Cíntia Santos
A recente decisão do Conselho Federal de Biologia (CFBio) de autorizar biólogos habilitados em Biologia Estética a realizarem procedimentos estéticos com injetáveis reacendeu uma antiga polêmica sobre a atuação de diferentes categorias da saúde na estética. A Resolução nº 734, publicada em 5 de maio de 2025 pelo Conselho Federal de Biologia (CFBio), regulamenta a atuação de biólogos habilitados em Biologia Estética em procedimentos com substâncias injetáveis, como toxina botulínica, bioestimuladores e fios de PDO.
A decisão, no entanto, resgata antigos embates com o Conselho Federal de Medicina (CFM), que já havia conseguido, em 2023, a suspensão de uma norma anterior semelhante. Na época, a Justiça Federal entendeu que os biólogos não têm respaldo legal para atuar em procedimentos invasivos ou estéticos em pessoas vivas, com base na Lei 12.842/2013, que estabelece como privativos dos médicos os procedimentos invasivos e terapêuticos.
Segundo o CFBio, a nova norma representa “um avanço significativo na consolidação da atuação dos profissionais da Biologia na interface entre estética e saúde”, desde que os profissionais tenham formação adequada, com carga horária prática presencial supervisionada.
Para a médica dermatologista Marília Acioli, a decisão segue uma tendência de várias profissões em ampliar sua atuação para a área estética, o que exige atenção redobrada. “A profissão do biólogo tem uma base muito sólida em fisiologia e biologia celular, mas quando falamos de procedimentos injetáveis, é preciso muito mais. É fundamental estar habilitado a lidar com complicações. A formação tem que ser rigorosa”, alerta a dermatologista.

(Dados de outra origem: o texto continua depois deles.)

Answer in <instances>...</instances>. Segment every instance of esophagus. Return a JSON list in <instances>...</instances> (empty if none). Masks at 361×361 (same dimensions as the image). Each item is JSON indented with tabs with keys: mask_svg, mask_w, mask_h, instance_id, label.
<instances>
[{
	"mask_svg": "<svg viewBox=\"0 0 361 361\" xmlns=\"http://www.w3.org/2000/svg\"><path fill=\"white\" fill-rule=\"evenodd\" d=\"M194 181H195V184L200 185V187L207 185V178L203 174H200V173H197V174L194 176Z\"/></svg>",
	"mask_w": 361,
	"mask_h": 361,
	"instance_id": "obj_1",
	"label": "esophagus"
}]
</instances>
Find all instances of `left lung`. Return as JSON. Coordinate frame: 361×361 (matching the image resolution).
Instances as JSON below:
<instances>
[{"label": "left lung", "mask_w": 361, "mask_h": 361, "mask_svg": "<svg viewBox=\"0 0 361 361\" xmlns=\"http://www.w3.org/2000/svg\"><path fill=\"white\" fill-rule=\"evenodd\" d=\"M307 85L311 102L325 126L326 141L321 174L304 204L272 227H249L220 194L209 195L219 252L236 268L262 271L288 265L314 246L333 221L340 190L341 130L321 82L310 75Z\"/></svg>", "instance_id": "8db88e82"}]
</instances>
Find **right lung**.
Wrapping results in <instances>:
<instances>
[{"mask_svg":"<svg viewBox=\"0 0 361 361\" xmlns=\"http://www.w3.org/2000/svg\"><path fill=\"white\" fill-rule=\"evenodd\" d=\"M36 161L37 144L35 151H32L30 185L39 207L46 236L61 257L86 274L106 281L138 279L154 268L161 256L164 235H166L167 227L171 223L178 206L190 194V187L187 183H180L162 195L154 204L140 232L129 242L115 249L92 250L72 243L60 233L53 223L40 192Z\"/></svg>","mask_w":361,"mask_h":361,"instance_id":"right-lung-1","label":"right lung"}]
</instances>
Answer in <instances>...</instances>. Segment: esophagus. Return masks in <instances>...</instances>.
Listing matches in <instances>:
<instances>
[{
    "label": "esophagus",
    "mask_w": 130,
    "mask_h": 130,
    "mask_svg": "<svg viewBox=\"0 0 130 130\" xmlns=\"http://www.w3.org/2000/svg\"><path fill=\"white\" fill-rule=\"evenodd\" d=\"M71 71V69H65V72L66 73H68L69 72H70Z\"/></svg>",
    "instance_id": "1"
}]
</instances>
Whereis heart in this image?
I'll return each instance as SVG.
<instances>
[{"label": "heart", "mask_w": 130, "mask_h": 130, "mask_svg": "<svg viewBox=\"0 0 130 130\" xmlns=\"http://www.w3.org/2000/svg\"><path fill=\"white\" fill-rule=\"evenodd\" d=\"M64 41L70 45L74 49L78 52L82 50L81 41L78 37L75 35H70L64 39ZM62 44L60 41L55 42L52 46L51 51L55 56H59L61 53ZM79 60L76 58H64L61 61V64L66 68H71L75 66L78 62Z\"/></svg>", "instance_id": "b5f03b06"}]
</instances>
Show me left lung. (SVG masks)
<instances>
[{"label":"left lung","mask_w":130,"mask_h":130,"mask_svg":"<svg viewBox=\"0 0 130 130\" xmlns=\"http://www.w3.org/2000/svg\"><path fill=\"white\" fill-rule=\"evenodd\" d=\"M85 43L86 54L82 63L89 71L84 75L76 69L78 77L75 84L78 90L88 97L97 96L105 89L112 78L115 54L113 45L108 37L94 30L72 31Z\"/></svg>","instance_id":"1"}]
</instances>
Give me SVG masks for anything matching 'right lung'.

A biomédica esteta Juliana Freitas também demonstra preocupação. Segundo ela, a formação dos biólogos não garante preparo suficiente. “Apesar da grade curricular ter matérias voltadas ao corpo humano, sabemos que esse não é o foco principal da formação do biólogo. Como alguém sem conhecimento teórico e prático pode aplicar um procedimento que envolve todo o funcionamento do corpo, apenas com uma pós ou curso livre?”, questiona Juliana.
A resolução do CFBio exige que os biólogos estejam habilitados por graduação, pós-graduação lato sensu ou cursos com carga prática supervisionada. Mas, para Marília Acioli, isso ainda é insuficiente diante das possíveis complicações desses procedimentos. “Não se trata apenas de injetar. O profissional precisa reconhecer os primeiros sinais de complicação e saber agir rapidamente. Hoje, quem geralmente precisa resolver esses problemas é o médico”, ressalta.
Outro ponto levantado por Juliana Freitas é o impacto no mercado estético, que pode sofrer com a banalização de técnicas complexas. “O mercado da estética é muito amplo. Muitos que estão começando oferecem preços mais baixos, mas o risco é alto quando falta conhecimento e prática. Isso prejudica quem se dedica anos à formação e traz má fama a toda uma classe”, afirma.
Marília também pondera sobre o acesso ampliado aos procedimentos, o que pode baratear os serviços, mas reforça a necessidade de cautela por parte dos pacientes. “A estética envolve saúde. O paciente não pode ser penalizado. O mais importante é buscar um profissional experiente, que saiba lidar com complicações. O resultado só é maravilhoso se a saúde não estiver em risco”, alerta.
A decisão do CFBio também permite aos biólogos prescreverem vitaminas, aminoácidos, toxina botulínica e outras substâncias classificadas como nutracêuticas e cosméticas. Além da execução de procedimentos, eles poderão assumir responsabilidades técnicas em clínicas, ser consultores e emitir pareceres científicos.
No entanto, tanto Juliana quanto Marília convergem em um ponto: o debate sobre a formação e habilitação para atuar com procedimentos invasivos precisa ser transparente, técnico e centrado na segurança do paciente.